S. A. : Des pays ont-ils déjà expérimenté la taxation et certains n’ont-ils pas fait machine arrière ?

S. H. : Ce principe existe déjà, y compris en France, avec la taxe sur les sodas qui a fait reculer le marché de 4 %, alors qu’il était en croissance de 2 % par an, tandis que la consommation des eaux en bouteille progressait.

Certes, le Danemark avait mis en place une taxation, avant de revenir en arrière un an plus tard, mais il faut relativiser cet échec. La taxe, forfaitaire, ne concernait que les produits contenant des acides gras saturés.

Deux arguments ont motivé cet abandon: d’une part, les industriels devaient fournir des données certifiées et, selon eux, le dosage sur tous leurs produits coûtait trop cher; d’autre part, les Danois allaient s’approvisionner dans les pays limitrophes. Cette taxe a été abandonnée pour des raisons économiques qui ne pèsent pas de la même façon en France aujourd’hui : le risque transfrontalier dans un pays aussi vaste que le nôtre paraît limité; et il n’y aura pas de surcoût puisqu’un règlement de la Commission européenne va obliger les entreprises à afficher sur les étiquettes de leurs produits le dosage de certains nutriments – dont ceux que nous prenons en compte pour le score dans nos propositions – à partir de 2016.

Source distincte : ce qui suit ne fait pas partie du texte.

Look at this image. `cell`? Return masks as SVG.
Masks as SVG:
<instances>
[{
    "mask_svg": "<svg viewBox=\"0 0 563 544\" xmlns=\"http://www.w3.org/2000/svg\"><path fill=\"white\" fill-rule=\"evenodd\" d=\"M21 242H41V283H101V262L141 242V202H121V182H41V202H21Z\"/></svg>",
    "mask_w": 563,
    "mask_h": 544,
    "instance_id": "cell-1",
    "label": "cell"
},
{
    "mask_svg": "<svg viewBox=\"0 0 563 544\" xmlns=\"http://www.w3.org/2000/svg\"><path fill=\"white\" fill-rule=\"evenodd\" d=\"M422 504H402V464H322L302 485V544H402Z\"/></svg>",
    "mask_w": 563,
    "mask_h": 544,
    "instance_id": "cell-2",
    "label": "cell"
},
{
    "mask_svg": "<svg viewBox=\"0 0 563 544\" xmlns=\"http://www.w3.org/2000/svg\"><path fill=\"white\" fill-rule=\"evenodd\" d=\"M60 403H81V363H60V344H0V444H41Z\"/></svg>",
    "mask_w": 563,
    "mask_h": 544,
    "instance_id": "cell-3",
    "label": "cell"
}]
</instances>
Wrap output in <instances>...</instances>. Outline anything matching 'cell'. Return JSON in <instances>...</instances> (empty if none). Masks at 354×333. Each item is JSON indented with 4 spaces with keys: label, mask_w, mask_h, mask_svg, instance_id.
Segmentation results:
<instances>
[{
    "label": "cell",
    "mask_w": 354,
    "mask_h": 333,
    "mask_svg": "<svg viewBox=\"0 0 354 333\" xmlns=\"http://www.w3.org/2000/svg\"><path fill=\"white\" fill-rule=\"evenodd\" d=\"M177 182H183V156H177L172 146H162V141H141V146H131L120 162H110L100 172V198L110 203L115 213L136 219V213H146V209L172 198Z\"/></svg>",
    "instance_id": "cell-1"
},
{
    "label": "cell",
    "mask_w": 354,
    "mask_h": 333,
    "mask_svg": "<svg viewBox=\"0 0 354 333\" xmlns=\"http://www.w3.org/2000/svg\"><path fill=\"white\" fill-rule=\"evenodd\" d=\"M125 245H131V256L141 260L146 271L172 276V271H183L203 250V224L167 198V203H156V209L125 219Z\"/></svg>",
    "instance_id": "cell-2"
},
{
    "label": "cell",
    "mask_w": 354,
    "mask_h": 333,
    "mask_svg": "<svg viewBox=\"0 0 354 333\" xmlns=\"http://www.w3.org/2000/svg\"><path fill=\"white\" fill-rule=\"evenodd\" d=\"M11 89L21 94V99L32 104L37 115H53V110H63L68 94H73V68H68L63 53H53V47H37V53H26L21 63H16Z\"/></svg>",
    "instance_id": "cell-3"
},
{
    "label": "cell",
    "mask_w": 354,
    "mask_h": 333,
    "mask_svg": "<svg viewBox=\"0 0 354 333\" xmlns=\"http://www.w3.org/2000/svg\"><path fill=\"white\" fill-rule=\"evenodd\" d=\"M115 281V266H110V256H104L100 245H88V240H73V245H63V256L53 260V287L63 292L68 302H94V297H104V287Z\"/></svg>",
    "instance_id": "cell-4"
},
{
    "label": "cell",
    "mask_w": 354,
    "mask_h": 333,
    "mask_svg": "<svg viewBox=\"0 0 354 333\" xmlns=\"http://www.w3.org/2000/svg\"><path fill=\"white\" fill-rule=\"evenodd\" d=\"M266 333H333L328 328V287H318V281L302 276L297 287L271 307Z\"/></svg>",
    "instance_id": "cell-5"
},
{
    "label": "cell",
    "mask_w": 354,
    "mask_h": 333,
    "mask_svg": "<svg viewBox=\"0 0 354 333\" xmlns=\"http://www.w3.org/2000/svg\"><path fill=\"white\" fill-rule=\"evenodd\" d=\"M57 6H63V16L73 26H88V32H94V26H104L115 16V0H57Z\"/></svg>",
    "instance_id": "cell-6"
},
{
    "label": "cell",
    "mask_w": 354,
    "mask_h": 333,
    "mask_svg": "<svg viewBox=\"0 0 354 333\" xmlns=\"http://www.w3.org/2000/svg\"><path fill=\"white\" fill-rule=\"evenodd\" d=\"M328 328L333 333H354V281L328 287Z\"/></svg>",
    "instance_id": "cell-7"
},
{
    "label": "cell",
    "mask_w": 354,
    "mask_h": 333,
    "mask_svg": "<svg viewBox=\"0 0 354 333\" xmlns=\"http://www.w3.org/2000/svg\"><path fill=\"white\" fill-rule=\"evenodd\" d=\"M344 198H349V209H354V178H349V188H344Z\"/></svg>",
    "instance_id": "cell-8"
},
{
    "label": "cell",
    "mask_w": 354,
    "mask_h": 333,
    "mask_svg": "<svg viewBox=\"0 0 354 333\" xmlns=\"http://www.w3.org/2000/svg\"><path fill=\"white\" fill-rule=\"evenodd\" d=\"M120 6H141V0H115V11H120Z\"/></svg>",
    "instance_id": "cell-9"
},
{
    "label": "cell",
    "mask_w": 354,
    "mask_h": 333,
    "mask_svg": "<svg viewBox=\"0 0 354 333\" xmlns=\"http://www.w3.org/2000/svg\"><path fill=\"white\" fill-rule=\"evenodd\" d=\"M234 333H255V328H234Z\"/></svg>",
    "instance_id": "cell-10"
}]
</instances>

Les industriels voient ce projet de taxation comme une contrainte mais elle peut être aussi une voie à l’innovation et favoriser les exportations, avec des produits combinant plaisir et santé. Car l’accès à des aliments de bonne qualité nutritionnelle est devenu un enjeu international.

S. A. : Quel accueil ont reçu vos propositions et avez-vous bon espoir qu’elles soient adoptées ?

S. H. : L’intérêt a été manifeste, de la part du ministère de la Santé mais aussi des professionnels puisque les sociétés savantes en santé publique, en pédiatrie, en nutrition ainsi que des associations de consommateurs ont soutenu ce projet et ont même lancé une grande pétition citoyenne pour soutenir la mesure (www.sfsp.fr). Néanmoins, et on peut le comprendre, un certain nombre d’acteurs économiques ont déclaré publiquement leur opposition.

Nous attendons maintenant un affichage politique fort de l’ensemble des ministères concernés : la Santé, bien sûr, mais aussi l’Agriculture, la Consommation, l’Économie et les Finances. L’obésité, le diabète, l’hypertension, les pathologies cardio-vasculaires et les cancers ont un coût humain, social et économique très important. Il faut que tous soient engagés dans la réflexion pour réduire les risques de ces maladies. Et la nutrition est un moyen simple de diminuer leur fréquence. Prendre des mesures radicales est une nécessité, au niveau individuel et collectif, pour les citoyens et notre système de santé.

Pour en savoir plus

Hercberg S. Propositions pour un nouvel élan de la politique nutritionnelle française de santé publique dans le cadre de la stratégie nationale de santé. 1re partie: mesures concernant la prévention nutritionnelle [Rapport à la ministre de la Santé]. Paris: La Documentation française, 2013: 128 p. En ligne sur le site de la Documentation française.

Article publié initialement dans ‘La Santé en action’ n°430, décembre 2014 et reproduit avec son aimable autorisation.

En Belgique, d’après la récente enquête de santé par interview de l’Institut de santé publique, réalisée en 2013, 14% des adultes de plus de 18 ans sont obèses, pour 12% en 2001 (note de la rédaction d’Éducation Santé).